* [Task description] Reproduce the stretch from the line containing "How much physical" through the end of the items, requests included. Scale every number in the answers (distances and point coordinates) by 2.35, rounding each to its original number of decimal places with halves rounded up.

Spatial reasoning items
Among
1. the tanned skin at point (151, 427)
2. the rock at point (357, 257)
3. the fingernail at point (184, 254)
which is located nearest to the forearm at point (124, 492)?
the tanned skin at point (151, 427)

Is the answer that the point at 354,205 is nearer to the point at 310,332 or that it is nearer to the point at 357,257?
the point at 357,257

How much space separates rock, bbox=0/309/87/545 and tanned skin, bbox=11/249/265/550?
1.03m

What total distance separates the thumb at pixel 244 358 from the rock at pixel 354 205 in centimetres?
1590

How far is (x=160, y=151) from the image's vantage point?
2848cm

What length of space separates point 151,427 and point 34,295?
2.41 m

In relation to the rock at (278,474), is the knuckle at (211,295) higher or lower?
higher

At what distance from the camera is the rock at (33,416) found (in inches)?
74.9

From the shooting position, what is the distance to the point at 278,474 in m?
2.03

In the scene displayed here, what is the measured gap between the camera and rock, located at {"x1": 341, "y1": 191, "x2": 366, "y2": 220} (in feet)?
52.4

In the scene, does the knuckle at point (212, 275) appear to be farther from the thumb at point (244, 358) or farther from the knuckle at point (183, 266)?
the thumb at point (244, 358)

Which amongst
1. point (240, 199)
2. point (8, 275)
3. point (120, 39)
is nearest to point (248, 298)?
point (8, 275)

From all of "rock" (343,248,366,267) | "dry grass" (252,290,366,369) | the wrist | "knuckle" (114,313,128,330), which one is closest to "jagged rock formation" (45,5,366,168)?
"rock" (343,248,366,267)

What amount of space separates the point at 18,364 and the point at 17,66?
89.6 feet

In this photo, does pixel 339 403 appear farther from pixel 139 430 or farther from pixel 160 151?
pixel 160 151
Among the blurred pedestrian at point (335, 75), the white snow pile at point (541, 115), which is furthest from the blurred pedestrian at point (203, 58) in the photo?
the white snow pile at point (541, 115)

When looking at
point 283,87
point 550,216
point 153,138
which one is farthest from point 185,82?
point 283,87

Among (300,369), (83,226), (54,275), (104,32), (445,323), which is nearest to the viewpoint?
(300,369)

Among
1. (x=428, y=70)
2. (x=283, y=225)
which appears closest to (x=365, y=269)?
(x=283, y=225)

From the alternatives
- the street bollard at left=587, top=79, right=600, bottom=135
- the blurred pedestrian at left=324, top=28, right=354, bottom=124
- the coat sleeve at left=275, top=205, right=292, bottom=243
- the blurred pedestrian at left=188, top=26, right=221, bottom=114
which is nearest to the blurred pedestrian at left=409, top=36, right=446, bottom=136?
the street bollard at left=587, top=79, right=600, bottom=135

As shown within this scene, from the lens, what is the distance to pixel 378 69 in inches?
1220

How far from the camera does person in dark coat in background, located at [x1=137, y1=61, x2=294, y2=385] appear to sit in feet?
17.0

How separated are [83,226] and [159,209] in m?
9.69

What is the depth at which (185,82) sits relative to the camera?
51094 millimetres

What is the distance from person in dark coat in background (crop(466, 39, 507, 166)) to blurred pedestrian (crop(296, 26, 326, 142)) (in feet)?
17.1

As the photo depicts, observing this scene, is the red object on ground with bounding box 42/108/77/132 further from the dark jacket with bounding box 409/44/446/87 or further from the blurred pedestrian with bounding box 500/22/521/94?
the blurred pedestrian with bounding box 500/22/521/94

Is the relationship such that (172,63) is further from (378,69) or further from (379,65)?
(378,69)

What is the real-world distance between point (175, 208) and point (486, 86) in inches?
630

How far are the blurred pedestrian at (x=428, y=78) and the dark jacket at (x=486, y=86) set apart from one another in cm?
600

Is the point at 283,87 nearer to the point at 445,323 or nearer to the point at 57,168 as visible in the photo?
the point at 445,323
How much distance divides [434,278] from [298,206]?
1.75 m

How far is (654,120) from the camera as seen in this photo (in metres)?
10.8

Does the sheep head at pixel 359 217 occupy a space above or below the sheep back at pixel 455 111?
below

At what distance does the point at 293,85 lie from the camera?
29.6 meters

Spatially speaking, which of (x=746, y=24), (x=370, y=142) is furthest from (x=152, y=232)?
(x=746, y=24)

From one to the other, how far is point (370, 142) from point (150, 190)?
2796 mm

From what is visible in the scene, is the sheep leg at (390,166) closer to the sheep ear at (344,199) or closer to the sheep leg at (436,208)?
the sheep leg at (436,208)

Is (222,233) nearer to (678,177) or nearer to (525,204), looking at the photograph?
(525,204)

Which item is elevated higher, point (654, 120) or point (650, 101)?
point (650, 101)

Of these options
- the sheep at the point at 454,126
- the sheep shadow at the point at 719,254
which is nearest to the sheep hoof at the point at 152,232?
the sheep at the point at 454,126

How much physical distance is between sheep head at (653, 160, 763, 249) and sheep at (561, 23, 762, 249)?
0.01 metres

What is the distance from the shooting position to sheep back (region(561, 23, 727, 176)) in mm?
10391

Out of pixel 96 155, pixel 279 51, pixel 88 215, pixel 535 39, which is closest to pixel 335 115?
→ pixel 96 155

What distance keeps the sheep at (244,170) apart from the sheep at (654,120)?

* [Solved exercise]
How much physical distance is between sheep head at (653, 160, 763, 249) and sheep at (561, 23, 762, 249)?
0.02 metres

What is the distance from the shooting position to sheep back (region(561, 23, 727, 176)) in mm?
24419

Out of pixel 96 155, pixel 279 51, pixel 88 215, pixel 535 39, which is closest to pixel 335 115?
→ pixel 226 364

What distance keeps the sheep at (244,170) apart from the sheep at (654,120)?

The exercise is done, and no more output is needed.